Monday, June 30, 2008

Couldn't be a Bear

Seems that my postings are getting progressively older. But fear not! I've run out of typed, old writing, so we're good. Now then, this was something that I wrote after walking around the city of Fullerton at 11:30 for about an hour and a half. What can I say? My mind wanders.

Now, the first thing that came to my mind was, There is no effing way that there’s a bear hiding in there. ---Right? But if not, what made that rustling sound? The second thing that came to my mind was, Why the HELL am I standing next to the road at 11:30 at night doing lopsided roundhouse-kicks that could not possibly help to fend off an angry bear (or equally dangerous potentially rabid squirrel) as the occasional passing driver stares at me like I’m on some kind of narcotics?
There’s an old cliche that states that, rather than age, disease, or car-smooshing, a curious disposition led to the demise of the metaphorical feline.
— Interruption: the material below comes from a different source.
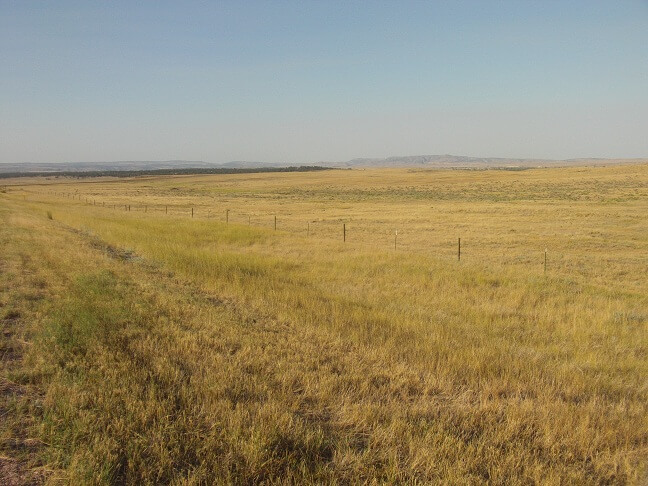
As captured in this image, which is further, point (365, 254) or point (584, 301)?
point (365, 254)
Would that I did not possess the same inevitably (eventually anyway) fatal flaw. I told myself that walking into the largish patch of three-foot-tall brush beside the road was a bad idea; I mean, there was every possibility that there was a newly awakened hobo in there waiting to knife me and make off with my shoes... but none of us is better than our nature.
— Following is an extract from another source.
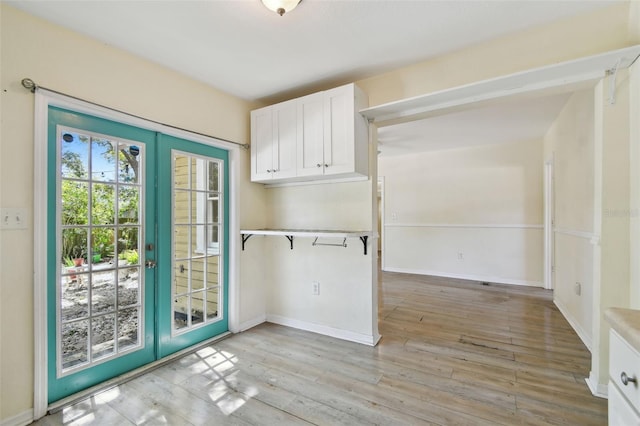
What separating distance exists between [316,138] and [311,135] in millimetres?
63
And so into danger I did go, trusting to luck and my astonishing reflexes and standing not ten feet from a fairly major road and expecting the next passing headlights any minute now. And without warning I did trip. And fall. Face first.
In my defense, the brush was rather thick, and almost to my waist, but I’ll admit that I had no business hunting grizzlies and rabid squirrels at 11:30 on a school night.
So I put my hands out to stop myself from landing nose-down in the bear-scat that I imagined coming up to meet me, because well, it’s what anybody would do, right? My hands met the brush, and kept going, down towards the ground, and I followed. I slid through the spindly-tall grasses and the dry stalks lightly scratched, among other things, my now tightly-clenched eyelids... and I kept going.
Now, there was no falling through a dark nothingness, no feeling of vertigo, nothing like that. I tripped, and then I regained my balance; the only problem was, somewhere between point A and point B I should’ve come face to face with this little thing known as the ground, because I before I even closed my eyes I’d passed the 45 degree mark with nothing to catch me.
When I finally forced myself to pry open my eyes and remove my stiffened arms from their defensive position in front of my face... well, let’s just say that no shortage of those cliche’s came to mind but damned if I wasn’t looking out for Dorothy and a flying house.